Burn by Patrick Ness
Genre: Young Adult, Fantasy
Publishing Info: June 2020 by Walker Books
Star Rating: 4/5
Back Cover Summary:
In 1956 Sarah Dewhurst’s father shocks her by hiring a dragon to work the farm. The dragon is a smaller blue rather than the traditional larger reds, though even the reds are now scarce. When the blue dragon, Kazimir, unexpectedly saves Sarah and her friend Jason Inagawa from the attentions of the racist police deputy, Kelby, everything changes. Sarah is part of a prophecy and she must escape the clutches of Malcolm, an assassin from a Believer Cell, the dragon-worshiping cult. When Sarah, Malcolm, and Kazimir eventually converge, they are thrown into another universe, where dragons seem never to have existed. Can they save this world and the one they left?
Patrick Ness’s latest book, Burn, took me on a journey I was not expecting. This is my second Patrick Ness book and I can’t quite put my finger on how to describe his work. He has a unique style and his books always seem unpredictable. Although they do sometimes use tropes (e.g. a prophecy in this book) they seem different to most YA books. This time, he’s taken dragons and put them in 1950s America. That concept alone had me desperate to read it.
Burn imagines a world where dragons are real and are a normal part of life.

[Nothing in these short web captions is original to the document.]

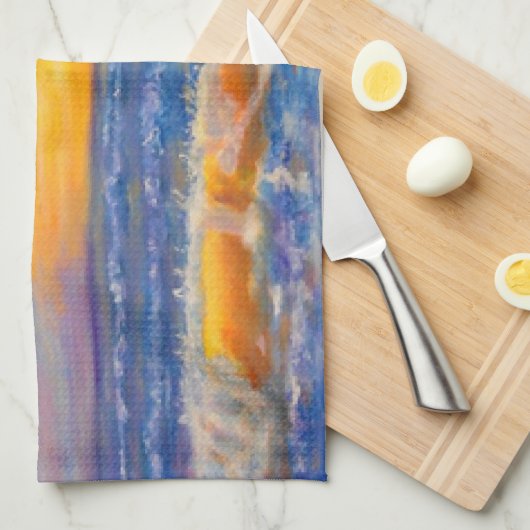 「SPRING BREAK 2026海波」 キッチンタオル (四つ折り)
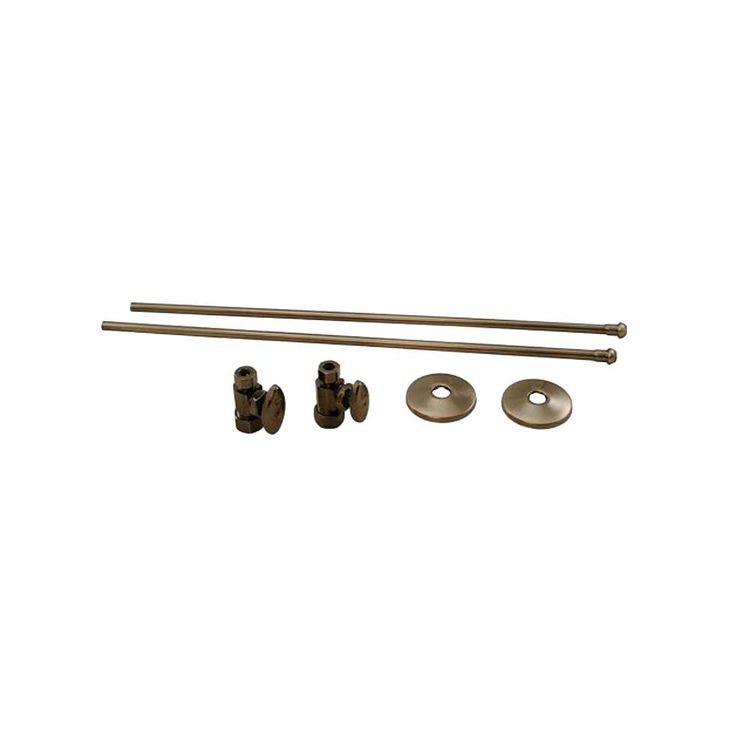 Jones Stephens S1035AP Antique Pewter Lavatory Supply and Stop Kit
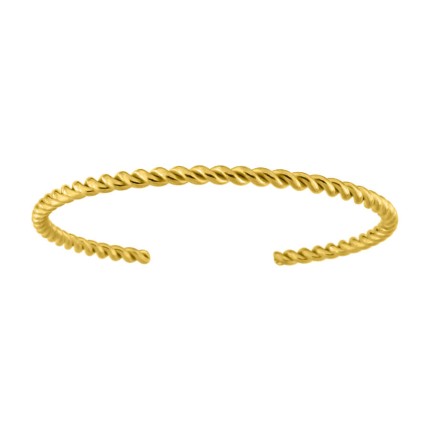 Pulsera de acero dorado trenzado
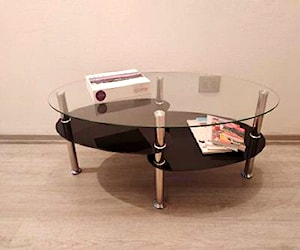 <p>Mesa de centro cristal</p>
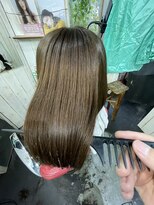 ジュジュ jou jou ショートのナチュラルカール髪質改善縮毛矯正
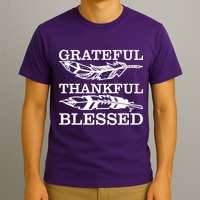 Grateful Thankful And Blessed T-Shirt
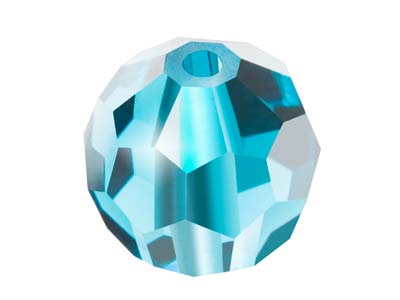 Preciosa Crystal Pack of 12, Round Bead, 4mm, Aqua Bohemica - Standard Image - 1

There has been a truce of sorts between humans and dragons, meaning dragons mostly stick to their own areas. There is a lot going on in this book. We have dragons, the Cold War, FBI agents, a cult and a prophecy. And it works. Patrick Ness has created a world where dragons wandering round rural America seemed totally normal. I don’t want to say too much more about the plot as I think this is one of those books where it’s best going into it not knowing much. At the midpoint it went in a direction I wasn’t expecting and kept me on my toes. There were so many twists and I loved that I never knew what was going to happen next.

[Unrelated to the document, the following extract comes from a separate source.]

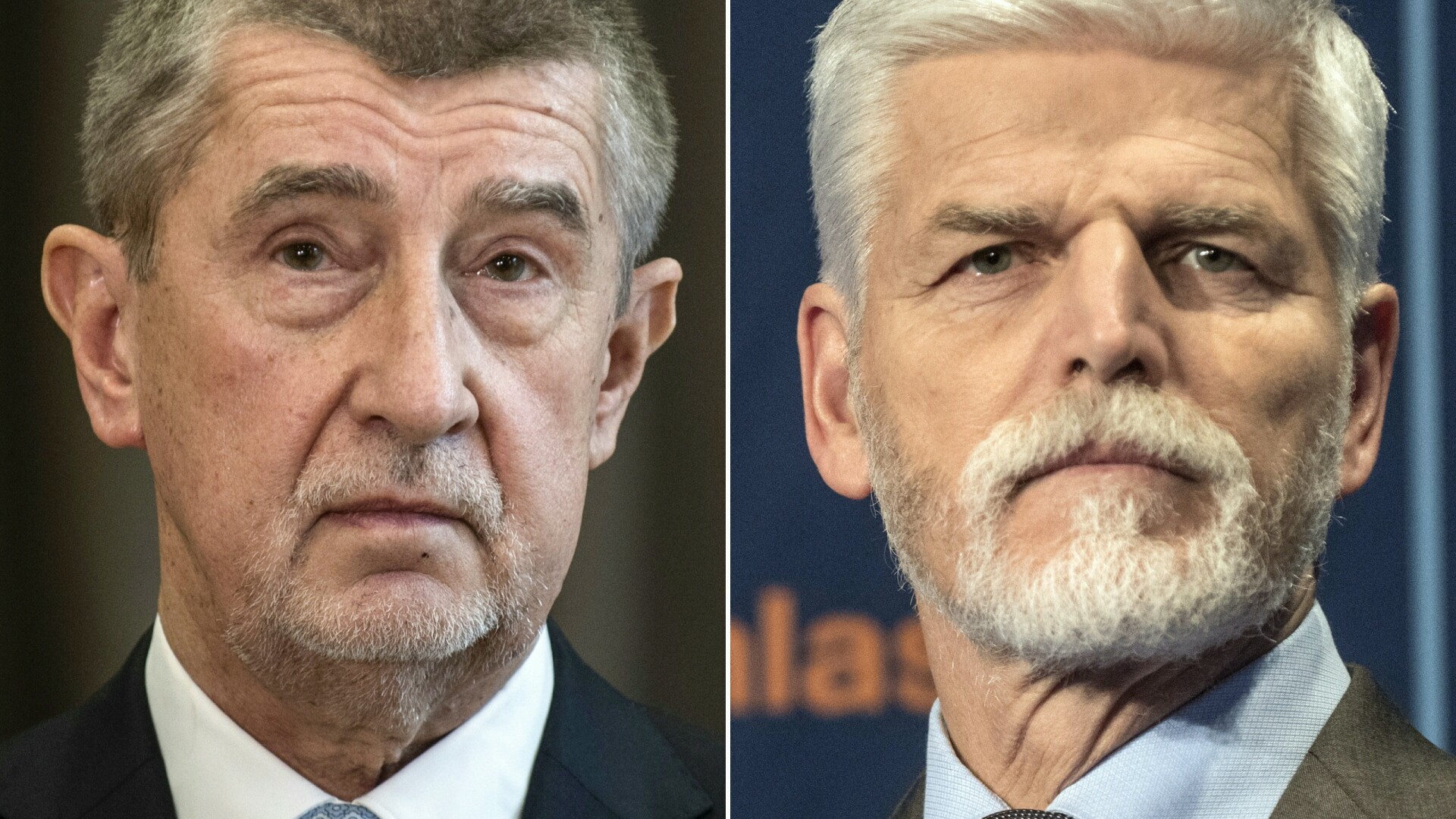 Andrej Babis si Petr Pavel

There were a lot of characters packed into a short book, so we don’t get to know them in that much depth. But I felt I knew enough about them to be invested in their stories. Kazimir was my absolute favourite character. Patrick Ness does such an amazing job of showing his personality through his body language and facial expressions. Plus, he has some of the best lines. Although this is mostly a serious save the world kind of book, there are also some lines that had me chuckling.
Burn has a diverse cast with Black and gay characters and I didn’t see any problems with the representation but I’m white and cis so I’m not in a position to claim whether it’s good rep or not. Alongside the fantasy elements like dragons, it also explores racism and homophobia in the 50s which Patrick Ness seems to have handled well. I’m glad he didn’t ignore those issues.
The book is written in third person and switches between perspectives a lot. In that way, it reminded me of a movie or TV show, in the way scenes can flick between different characters a lot more than books usually do. I don’t think this style will be for everyone, but for me I enjoyed it and I felt it kept the pace fast.
Burn is imaginative and not entirely what I was expecting, in a good way, because it constantly surprised me. I’ve not read anything else like it. It’s bizarre but totally captivating.